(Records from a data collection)
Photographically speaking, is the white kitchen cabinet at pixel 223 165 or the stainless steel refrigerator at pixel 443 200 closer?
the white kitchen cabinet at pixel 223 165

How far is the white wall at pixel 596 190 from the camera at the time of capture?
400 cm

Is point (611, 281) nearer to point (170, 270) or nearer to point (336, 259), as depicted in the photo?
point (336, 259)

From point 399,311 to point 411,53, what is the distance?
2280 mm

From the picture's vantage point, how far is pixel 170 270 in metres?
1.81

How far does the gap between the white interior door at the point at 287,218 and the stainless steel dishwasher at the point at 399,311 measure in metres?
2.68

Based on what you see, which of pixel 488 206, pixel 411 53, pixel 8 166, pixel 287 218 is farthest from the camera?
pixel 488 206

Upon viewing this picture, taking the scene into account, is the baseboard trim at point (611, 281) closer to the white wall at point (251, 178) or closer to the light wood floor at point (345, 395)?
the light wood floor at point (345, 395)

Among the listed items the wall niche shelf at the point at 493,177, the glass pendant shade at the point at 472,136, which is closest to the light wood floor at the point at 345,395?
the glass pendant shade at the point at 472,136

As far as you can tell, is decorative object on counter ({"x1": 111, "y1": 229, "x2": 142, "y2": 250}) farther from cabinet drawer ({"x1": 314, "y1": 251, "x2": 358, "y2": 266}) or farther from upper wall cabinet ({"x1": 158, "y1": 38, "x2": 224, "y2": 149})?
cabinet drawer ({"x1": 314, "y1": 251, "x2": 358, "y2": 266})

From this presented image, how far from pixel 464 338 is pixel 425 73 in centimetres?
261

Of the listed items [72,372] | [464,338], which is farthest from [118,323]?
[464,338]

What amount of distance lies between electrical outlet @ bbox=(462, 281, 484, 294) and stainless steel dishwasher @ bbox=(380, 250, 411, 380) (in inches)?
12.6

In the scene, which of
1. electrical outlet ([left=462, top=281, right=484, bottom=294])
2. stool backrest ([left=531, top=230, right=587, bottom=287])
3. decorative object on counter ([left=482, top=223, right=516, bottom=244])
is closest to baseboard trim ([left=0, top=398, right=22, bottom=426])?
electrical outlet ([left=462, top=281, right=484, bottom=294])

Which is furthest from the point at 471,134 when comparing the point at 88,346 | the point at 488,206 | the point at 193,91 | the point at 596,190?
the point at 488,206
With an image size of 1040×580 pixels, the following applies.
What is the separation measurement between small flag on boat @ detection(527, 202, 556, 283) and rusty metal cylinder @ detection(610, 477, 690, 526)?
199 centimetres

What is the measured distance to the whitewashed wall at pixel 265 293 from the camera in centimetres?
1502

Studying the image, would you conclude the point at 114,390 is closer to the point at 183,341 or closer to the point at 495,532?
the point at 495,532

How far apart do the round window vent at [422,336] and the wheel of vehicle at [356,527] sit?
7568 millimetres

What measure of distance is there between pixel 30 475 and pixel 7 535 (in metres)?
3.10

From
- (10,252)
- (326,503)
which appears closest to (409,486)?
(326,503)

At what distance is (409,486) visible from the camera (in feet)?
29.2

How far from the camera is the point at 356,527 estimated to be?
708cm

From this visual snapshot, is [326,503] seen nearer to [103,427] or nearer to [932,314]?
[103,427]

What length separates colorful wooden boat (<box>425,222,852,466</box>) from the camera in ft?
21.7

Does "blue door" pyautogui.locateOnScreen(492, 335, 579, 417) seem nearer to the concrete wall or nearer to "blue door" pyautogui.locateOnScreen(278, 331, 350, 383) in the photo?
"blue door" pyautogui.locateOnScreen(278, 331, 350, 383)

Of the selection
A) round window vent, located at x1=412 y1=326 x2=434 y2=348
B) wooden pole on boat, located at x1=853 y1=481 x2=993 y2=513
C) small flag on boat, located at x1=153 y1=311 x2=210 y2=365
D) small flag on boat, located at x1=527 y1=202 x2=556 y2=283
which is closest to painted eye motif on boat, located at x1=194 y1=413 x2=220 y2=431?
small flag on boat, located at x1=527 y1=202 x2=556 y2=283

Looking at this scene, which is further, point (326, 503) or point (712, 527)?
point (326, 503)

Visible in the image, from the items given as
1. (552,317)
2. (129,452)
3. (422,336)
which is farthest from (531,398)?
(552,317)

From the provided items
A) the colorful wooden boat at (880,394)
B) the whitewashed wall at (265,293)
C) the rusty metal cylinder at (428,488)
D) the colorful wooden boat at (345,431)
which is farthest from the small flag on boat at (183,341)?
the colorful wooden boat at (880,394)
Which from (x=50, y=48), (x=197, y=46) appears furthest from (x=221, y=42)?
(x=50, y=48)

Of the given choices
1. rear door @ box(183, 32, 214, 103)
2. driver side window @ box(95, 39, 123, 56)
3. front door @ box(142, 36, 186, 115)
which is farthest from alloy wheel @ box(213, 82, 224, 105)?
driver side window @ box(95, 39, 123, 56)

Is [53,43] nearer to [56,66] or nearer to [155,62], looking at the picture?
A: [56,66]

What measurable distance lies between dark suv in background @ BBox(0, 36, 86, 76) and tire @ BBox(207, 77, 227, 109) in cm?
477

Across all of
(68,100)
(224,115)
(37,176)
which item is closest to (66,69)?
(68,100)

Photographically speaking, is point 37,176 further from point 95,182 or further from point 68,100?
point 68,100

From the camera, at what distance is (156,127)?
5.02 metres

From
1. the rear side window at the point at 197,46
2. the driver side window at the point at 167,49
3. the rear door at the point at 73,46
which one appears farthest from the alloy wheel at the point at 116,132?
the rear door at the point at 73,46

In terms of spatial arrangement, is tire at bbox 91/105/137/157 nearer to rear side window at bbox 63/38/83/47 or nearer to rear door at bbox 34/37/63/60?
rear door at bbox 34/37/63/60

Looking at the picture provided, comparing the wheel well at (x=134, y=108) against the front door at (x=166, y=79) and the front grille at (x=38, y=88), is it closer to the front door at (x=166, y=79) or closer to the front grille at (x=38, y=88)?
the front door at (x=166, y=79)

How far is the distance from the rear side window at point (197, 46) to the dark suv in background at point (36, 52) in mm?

> **BRIEF**
Emit the records above again, exactly, with no line skipped.

> **RESULT OF THE TASK**
Photographically speaking, is the white kitchen cabinet at pixel 223 165 or the stainless steel refrigerator at pixel 443 200 closer?
the white kitchen cabinet at pixel 223 165

How far is the white wall at pixel 596 190 from the camera at the time of capture?
400 cm

Is point (611, 281) nearer to point (170, 270) or nearer to point (336, 259), as depicted in the photo?
point (336, 259)

From point 399,311 to point 411,53, what is the distance?
2280 mm

From the picture's vantage point, how far is pixel 170 270 in metres?
1.81

How far does the gap between the white interior door at the point at 287,218 and the stainless steel dishwasher at the point at 399,311 measure in metres?
2.68

Based on what you see, which of pixel 488 206, pixel 411 53, pixel 8 166, pixel 287 218 is farthest from the camera?
pixel 488 206

Upon viewing this picture, taking the scene into account, is the baseboard trim at point (611, 281) closer to the white wall at point (251, 178) or closer to the light wood floor at point (345, 395)?
the light wood floor at point (345, 395)

Among the listed items the wall niche shelf at the point at 493,177, the glass pendant shade at the point at 472,136, which is closest to the light wood floor at the point at 345,395?
the glass pendant shade at the point at 472,136

As far as you can tell, is decorative object on counter ({"x1": 111, "y1": 229, "x2": 142, "y2": 250}) farther from cabinet drawer ({"x1": 314, "y1": 251, "x2": 358, "y2": 266}) or farther from upper wall cabinet ({"x1": 158, "y1": 38, "x2": 224, "y2": 149})?
cabinet drawer ({"x1": 314, "y1": 251, "x2": 358, "y2": 266})

From this presented image, how far from pixel 464 338 is pixel 425 73 in centimetres?
261

Of the listed items [72,372] | [464,338], which is farthest from [118,323]?
[464,338]

What amount of distance lies between electrical outlet @ bbox=(462, 281, 484, 294) and stainless steel dishwasher @ bbox=(380, 250, 411, 380) (in inches)?
12.6

In the scene, which of
1. electrical outlet ([left=462, top=281, right=484, bottom=294])
2. stool backrest ([left=531, top=230, right=587, bottom=287])
3. decorative object on counter ([left=482, top=223, right=516, bottom=244])
is closest to baseboard trim ([left=0, top=398, right=22, bottom=426])?
electrical outlet ([left=462, top=281, right=484, bottom=294])

Which is furthest from the point at 471,134 when comparing the point at 88,346 | the point at 488,206 | the point at 193,91 | the point at 596,190?
the point at 488,206
With an image size of 1040×580 pixels, the following applies.
What is the separation measurement between small flag on boat @ detection(527, 202, 556, 283) and rusty metal cylinder @ detection(610, 477, 690, 526)?
199 centimetres

What is the measured distance to the whitewashed wall at pixel 265 293 from the camera in centimetres?
1502

Studying the image, would you conclude the point at 114,390 is closer to the point at 183,341 or closer to the point at 495,532?
the point at 495,532

How far apart do the round window vent at [422,336] and the wheel of vehicle at [356,527] sit?
7568 millimetres

What measure of distance is there between pixel 30 475 and pixel 7 535 (in metres)?
3.10

From
- (10,252)
- (326,503)
which appears closest to (409,486)?
(326,503)

At what distance is (409,486) visible from the camera (in feet)?
29.2

How far from the camera is the point at 356,527 estimated to be?
708cm

From this visual snapshot, is [326,503] seen nearer to [103,427] or nearer to [932,314]?
[103,427]

What length separates colorful wooden boat (<box>425,222,852,466</box>) from the camera in ft?
21.7

Does "blue door" pyautogui.locateOnScreen(492, 335, 579, 417) seem nearer to the concrete wall or nearer to "blue door" pyautogui.locateOnScreen(278, 331, 350, 383) in the photo?
"blue door" pyautogui.locateOnScreen(278, 331, 350, 383)

Of the selection
A) round window vent, located at x1=412 y1=326 x2=434 y2=348
B) wooden pole on boat, located at x1=853 y1=481 x2=993 y2=513
C) small flag on boat, located at x1=153 y1=311 x2=210 y2=365
D) small flag on boat, located at x1=527 y1=202 x2=556 y2=283
which is closest to painted eye motif on boat, located at x1=194 y1=413 x2=220 y2=431?
small flag on boat, located at x1=527 y1=202 x2=556 y2=283

Looking at this scene, which is further, point (326, 503) or point (712, 527)?
point (326, 503)

Visible in the image, from the items given as
1. (552,317)
2. (129,452)
3. (422,336)
which is farthest from (531,398)?
(552,317)

From the provided items
A) the colorful wooden boat at (880,394)
B) the whitewashed wall at (265,293)
C) the rusty metal cylinder at (428,488)
D) the colorful wooden boat at (345,431)
which is farthest from the small flag on boat at (183,341)?
the colorful wooden boat at (880,394)
Which from (x=50, y=48), (x=197, y=46) appears furthest from (x=221, y=42)?
(x=50, y=48)

Of the given choices
1. rear door @ box(183, 32, 214, 103)
2. driver side window @ box(95, 39, 123, 56)
3. front door @ box(142, 36, 186, 115)
which is farthest from alloy wheel @ box(213, 82, 224, 105)?
driver side window @ box(95, 39, 123, 56)

Is [53,43] nearer to [56,66] or nearer to [155,62], looking at the picture?
A: [56,66]

What measurable distance lies between dark suv in background @ BBox(0, 36, 86, 76) and tire @ BBox(207, 77, 227, 109) in cm?
477

Across all of
(68,100)
(224,115)
(37,176)
which item is closest to (66,69)?
(68,100)

Photographically speaking, is point 37,176 further from point 95,182 or further from point 68,100?
point 68,100

From the camera, at what distance is (156,127)?
5.02 metres

From
1. the rear side window at the point at 197,46
2. the driver side window at the point at 167,49
3. the rear door at the point at 73,46
which one appears farthest from the alloy wheel at the point at 116,132?
the rear door at the point at 73,46

In terms of spatial arrangement, is tire at bbox 91/105/137/157 nearer to rear side window at bbox 63/38/83/47 or nearer to rear door at bbox 34/37/63/60?
rear door at bbox 34/37/63/60

Looking at the picture provided, comparing the wheel well at (x=134, y=108) against the front door at (x=166, y=79) and the front grille at (x=38, y=88), is it closer to the front door at (x=166, y=79) or closer to the front grille at (x=38, y=88)?
the front door at (x=166, y=79)

How far is the distance from the rear side window at point (197, 46) to the dark suv in background at point (36, 52) in mm?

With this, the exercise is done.